Executives at cryptocurrency exchange Coinbase are defending their cryptocurrency staking services, claiming they cannot be classified as a security, and threatening to take the matter to court in the United States.
Brian Armstrong, CEO of Coinbase, posted on Twitter that the company “will defend this in court if necessary.” The move follows the agreement reached by cryptocurrency exchange Kraken with the Securities and Exchange Commission (SEC) on February 10 to stop offering staking services or programs to clients in the country.
According to the SEC, Kraken “failed to register the offer and sale of its crypto asset staking program as a service,” which the commission has now labeled securities. In addition to the service suspension, Kraken has agreed to pay $30 million in restitution, late-payment interest, and civil penalties.
Coinbase’s staking services are not securities. We will happily defend this in court if needed. https://t.co/GtTOz77YV3
—Brian Armstrong (@brian_armstrong) February 12, 2023
Coinbase staking services are not securities.

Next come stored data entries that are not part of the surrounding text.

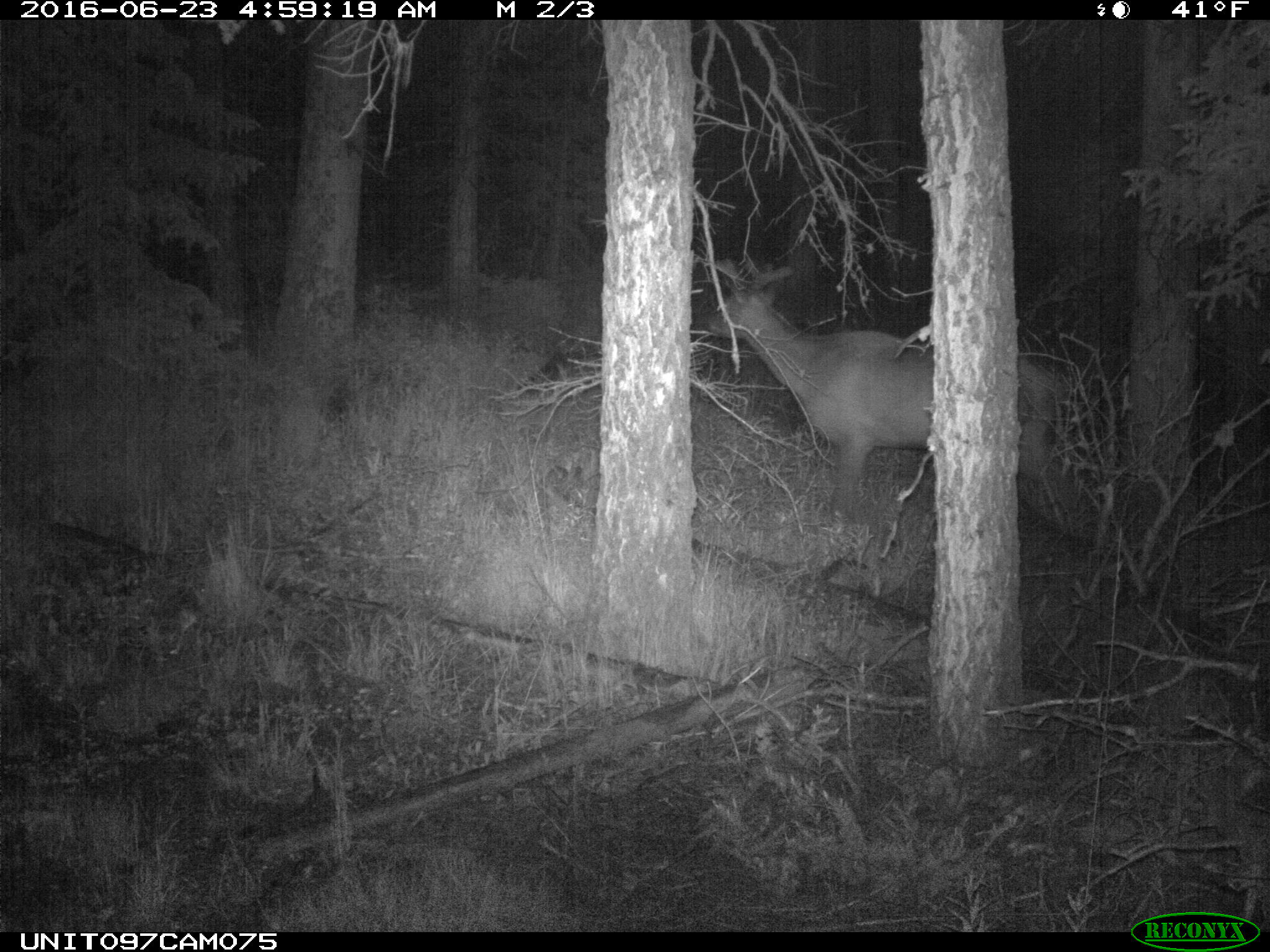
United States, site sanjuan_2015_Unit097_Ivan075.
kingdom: Animalia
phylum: Chordata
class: Mammalia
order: Artiodactyla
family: Cervidae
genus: Cervus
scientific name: Cervus elaphus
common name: red deer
Cervus elaphus (red deer).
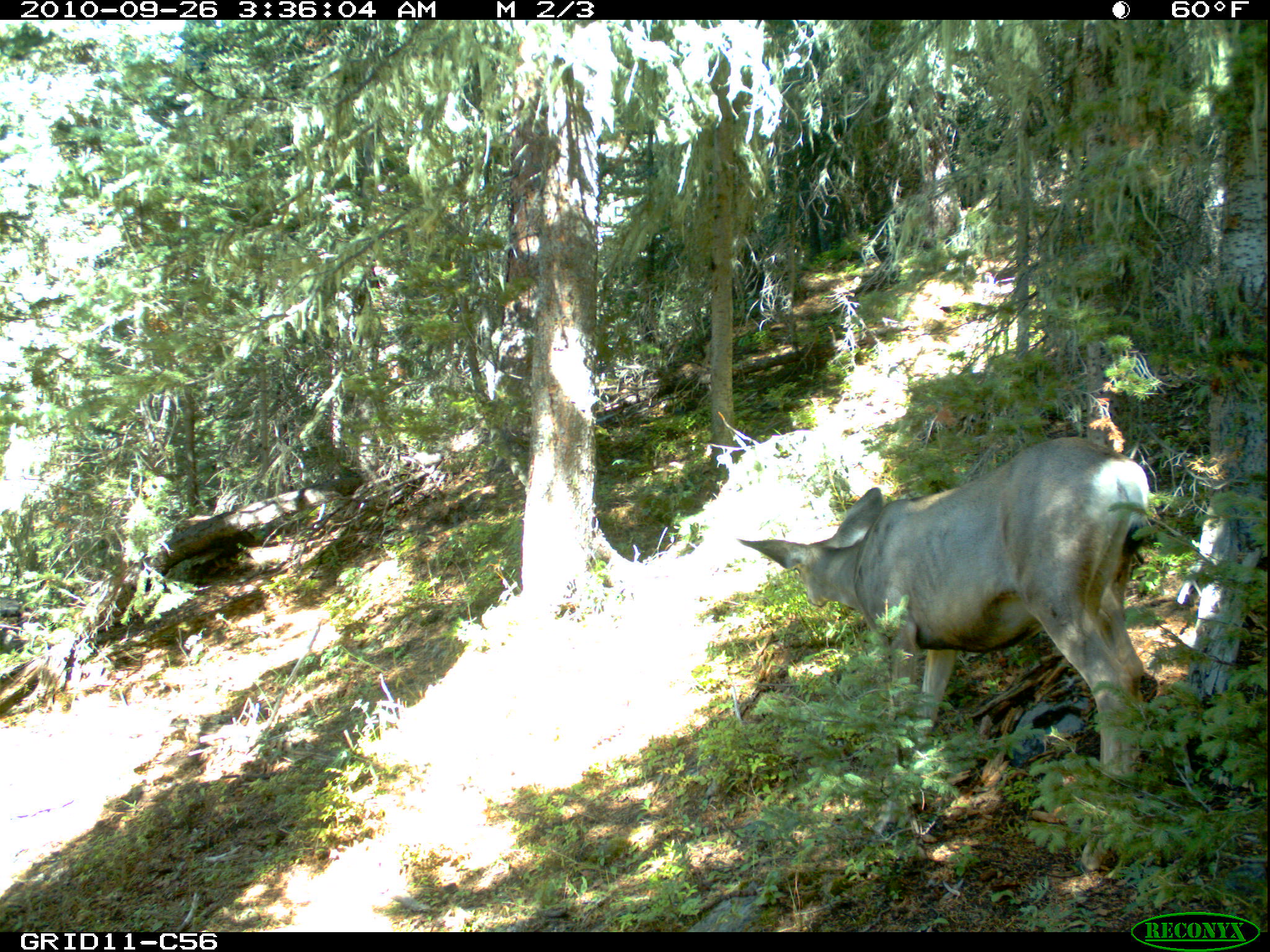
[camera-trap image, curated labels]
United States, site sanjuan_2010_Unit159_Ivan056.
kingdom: Animalia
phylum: Chordata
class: Mammalia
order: Artiodactyla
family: Cervidae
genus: Odocoileus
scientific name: Odocoileus hemionus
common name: mule deer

We will be happy to defend this in court if necessary.
Coinbase’s chief legal officer, Paul Grewal, weighed in on the matter in a blog post, stating that “staking is not a security under the US Securities Act, nor under the Howey test.” Grewal also noted:
“Trying to superimpose securities law on a process like staking doesn’t help consumers at all and instead imposes unnecessarily aggressive mandates that will prevent US consumers from accessing basic crypto services and push users to unregulated offshore platforms”.
Grewal argues that the scam does not meet all four elements of the Howey test: investment of money, joint venture, reasonable expectation of profit, and efforts of others. “The Howey test comes from a 1946 Supreme Court case, and there’s a separate debate about whether that test makes sense for modern assets like cryptocurrencies”he pointed.
“The purpose of the securities law is to correct information imbalances. But there is no information imbalance in staking, since all participants are connected on the blockchain and can validate transactions through a community of users with equal access to the same information. Furthermore, the executive wrote:
“Blockchain technology can spur significant economic growth in the US and staking is a safe and critical aspect of that technology. […] But enforcement regulation that does nothing to help consumers and drive innovation abroad is not the answer. Getting it right when it comes to staking.”
The SEC’s decision on cryptocurrency staking sparked criticism. In a statement titled “Kraken Down,” Commissioner Hester Peirce publicly rebuked her own agency for shutting down the Kraken staking service. Peirce argued that regulation by enforcement is “not an efficient or fair way to regulate” an emerging industry.